CS143
Computer Vision
Project 4 - Face Detection Using a Sliding Window


Scott Newman (senewman)
November 14, 2011

Project Overview

This project was designed to attempt to recognizes faces in an image using a sliding window. The goal is to determine the location and size of human faces and is thusly a specific type of general object detection, a common and important task in computer vision. Face detection is used in many fields - law enforcement (CSI ZOOM+ENHANCE), social networking (Facebook tagging), etc.

Algorithm

The algorithm works by using a so-called "sliding window" to detect faces with an SVM classifier. The sliding window acts as its name describes - a window slides over an image repeatedly at varying scales and determines if the window at a given position and scale contains a face, a type of binary classification for object detection.

The pipeline for detecting faces is as follows:
  1. Sample the initial training data. 36x36 pixel patches are used as the standard.
  2. Extract features from data we know a priori to be faces and non-faces (training data) using some type of feature descriptor. I used SIFT-descriptors, using the VLFeat library.
  3. Run a linear-SVM on the results from step (2) (as outlined in Dalal-Triggs 2005), mined randomly at first to give a rough baseline. The process is repeated on hard negative examples, which we know have no faces. This retrains the classifier, finds false positives, and greatly improves its precsion when run on test images.
  4. Once the classifier is trained, run it on test images and evaluate its detections. Non-maximum suppression is performed to get rid of duplicate detections.
The data used is Caltech Web Faces for our positive training (i.e., images with faces, and a series of resources for negative training (i.e., images without faces) such as the SUN Database.

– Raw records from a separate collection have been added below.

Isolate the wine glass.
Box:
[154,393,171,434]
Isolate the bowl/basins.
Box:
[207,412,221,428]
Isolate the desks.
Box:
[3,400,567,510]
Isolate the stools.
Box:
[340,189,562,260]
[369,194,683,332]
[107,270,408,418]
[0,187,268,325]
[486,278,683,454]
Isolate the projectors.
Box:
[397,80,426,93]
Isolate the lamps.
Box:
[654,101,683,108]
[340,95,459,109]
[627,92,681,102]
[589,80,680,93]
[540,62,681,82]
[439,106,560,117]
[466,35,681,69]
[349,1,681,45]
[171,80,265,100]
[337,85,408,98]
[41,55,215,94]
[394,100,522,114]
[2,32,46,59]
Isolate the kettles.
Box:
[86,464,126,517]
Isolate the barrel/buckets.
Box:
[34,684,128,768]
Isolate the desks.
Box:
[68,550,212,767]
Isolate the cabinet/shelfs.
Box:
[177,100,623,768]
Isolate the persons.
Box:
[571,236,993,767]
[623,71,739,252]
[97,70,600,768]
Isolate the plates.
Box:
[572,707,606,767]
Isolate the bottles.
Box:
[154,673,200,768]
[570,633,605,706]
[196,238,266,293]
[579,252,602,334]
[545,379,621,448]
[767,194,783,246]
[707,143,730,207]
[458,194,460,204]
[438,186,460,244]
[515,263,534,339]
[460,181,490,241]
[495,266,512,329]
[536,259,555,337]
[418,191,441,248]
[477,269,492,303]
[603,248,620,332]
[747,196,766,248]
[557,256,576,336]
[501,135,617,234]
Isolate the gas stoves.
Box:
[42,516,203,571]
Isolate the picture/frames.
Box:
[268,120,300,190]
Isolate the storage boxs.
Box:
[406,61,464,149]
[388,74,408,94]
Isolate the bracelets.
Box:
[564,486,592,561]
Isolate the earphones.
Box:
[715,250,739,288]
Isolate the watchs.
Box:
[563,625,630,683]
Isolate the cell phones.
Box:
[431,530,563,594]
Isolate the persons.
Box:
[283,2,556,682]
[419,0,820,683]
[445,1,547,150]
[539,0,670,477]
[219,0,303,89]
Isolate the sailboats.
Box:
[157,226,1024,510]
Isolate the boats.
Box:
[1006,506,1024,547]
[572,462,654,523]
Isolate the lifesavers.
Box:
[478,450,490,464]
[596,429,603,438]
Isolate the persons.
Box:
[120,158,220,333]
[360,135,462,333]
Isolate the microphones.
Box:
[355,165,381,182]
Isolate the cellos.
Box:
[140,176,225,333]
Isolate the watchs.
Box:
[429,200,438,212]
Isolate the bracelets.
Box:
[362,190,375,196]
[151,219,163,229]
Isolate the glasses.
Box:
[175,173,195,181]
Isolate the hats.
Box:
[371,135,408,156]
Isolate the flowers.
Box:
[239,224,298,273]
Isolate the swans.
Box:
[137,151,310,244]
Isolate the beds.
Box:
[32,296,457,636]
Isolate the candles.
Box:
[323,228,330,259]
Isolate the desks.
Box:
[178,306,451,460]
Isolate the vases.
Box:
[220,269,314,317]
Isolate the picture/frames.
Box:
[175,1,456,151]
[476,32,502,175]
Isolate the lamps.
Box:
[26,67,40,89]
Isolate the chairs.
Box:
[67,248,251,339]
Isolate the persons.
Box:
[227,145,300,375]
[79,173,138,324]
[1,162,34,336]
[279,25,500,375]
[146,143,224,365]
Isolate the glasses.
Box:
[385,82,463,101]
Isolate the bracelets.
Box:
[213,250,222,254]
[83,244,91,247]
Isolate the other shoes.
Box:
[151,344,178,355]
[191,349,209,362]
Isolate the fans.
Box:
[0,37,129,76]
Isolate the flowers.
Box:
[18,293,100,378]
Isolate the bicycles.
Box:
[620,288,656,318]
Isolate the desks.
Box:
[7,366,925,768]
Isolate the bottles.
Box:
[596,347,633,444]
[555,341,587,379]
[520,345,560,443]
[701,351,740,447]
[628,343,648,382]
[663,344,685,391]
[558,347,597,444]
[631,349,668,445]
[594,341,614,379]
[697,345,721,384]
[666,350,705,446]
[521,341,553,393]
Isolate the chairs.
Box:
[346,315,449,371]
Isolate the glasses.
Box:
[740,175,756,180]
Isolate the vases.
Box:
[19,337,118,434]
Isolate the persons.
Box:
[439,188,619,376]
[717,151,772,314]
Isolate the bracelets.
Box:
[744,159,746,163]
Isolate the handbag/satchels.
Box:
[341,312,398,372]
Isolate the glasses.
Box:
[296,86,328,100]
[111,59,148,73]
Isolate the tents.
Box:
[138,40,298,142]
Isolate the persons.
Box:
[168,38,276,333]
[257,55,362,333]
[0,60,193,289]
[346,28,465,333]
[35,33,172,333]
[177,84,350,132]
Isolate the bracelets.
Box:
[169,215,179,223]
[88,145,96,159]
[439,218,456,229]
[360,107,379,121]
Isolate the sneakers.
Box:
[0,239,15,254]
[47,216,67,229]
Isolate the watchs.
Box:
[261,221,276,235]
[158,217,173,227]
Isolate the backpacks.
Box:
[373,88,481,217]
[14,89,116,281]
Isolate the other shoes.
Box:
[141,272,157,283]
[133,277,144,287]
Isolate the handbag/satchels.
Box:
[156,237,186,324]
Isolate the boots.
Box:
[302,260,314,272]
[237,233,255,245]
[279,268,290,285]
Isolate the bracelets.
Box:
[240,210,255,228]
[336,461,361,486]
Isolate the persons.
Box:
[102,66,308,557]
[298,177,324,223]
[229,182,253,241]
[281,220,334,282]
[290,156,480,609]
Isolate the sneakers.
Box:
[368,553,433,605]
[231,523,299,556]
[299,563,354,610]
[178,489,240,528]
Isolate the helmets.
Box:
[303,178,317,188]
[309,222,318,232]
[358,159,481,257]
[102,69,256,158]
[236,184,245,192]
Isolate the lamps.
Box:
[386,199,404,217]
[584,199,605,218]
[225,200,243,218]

The pipeline above can also be run with a more powerful yet slower non-linear classifier to give better results.

Implementation and Results

I tried to perform a few small optimizations and tweaks to make the code run faster and give higher precision. Instead of throwing out old features in each iteration of the pipeline, I kept old features. I sped up both the linear and non-linear classifiers by nearly 90x by writing get_img_feats, which serves to extract features from the entire image instead of from individual crops. It basically collapses multiple operations into a smaller one and gets rid of the overhead accrued from many function calls. This gave me satisfactory results, and I didn't need to extract more than one feature per crop.

Overall, though, results were very, very dependent upon fine tweaking of parameters for feature extraction and sliding window scaling. Firstly, I set the start scale for the sliding window to 1 - this helped me catch small faces that a bigger window might not have caught. I also lowered the scale factor to 1.5, so the window wouldn't blow up after each iteration. I used the default lambda = 1.0 for my linear classifier. I used 1000 images for hard negative (and random) mining. For feature extraction, I used a bin size of 10 and a step size of 36 (one feature per patch). These are my results for linear classifier with hard negative mining:
Lowering the start scale had by far the most impact on my results for both classifiers at the cost of speed. With the parameters and optimizations outlined above, it took approximately between 45 minutes to run. Using the default start scale and scaling factor, it took around 15 minutes to run, with AP hovering around [0.4, 0.5]. The AP of my linear classifier without hard negative mining was worse:


The only parameters I changed for my non-linear classifier was the number of images, lambda, and sigma. I used 300 images, lambda = 1.0 (default), and sigma = 500. The default sigma yielded a degenerate kernel - I didn't get decent kernels except for large values of sigma. This took the better part of 2 hours to run, yet yielded higher precision than the linear classifier (and with less than 1/3 of the mined images). Results are as follows for the non-linear classifier with hard negative mining:
The AP for the non-linear classifier without hard negative mining was also worse, as with the linear classifier, though slightly less so:
Some example results (individual faces):






The last image's face wasn't detected with the linear classifier but was detected with the non-linear classifier.

Thanks for reading!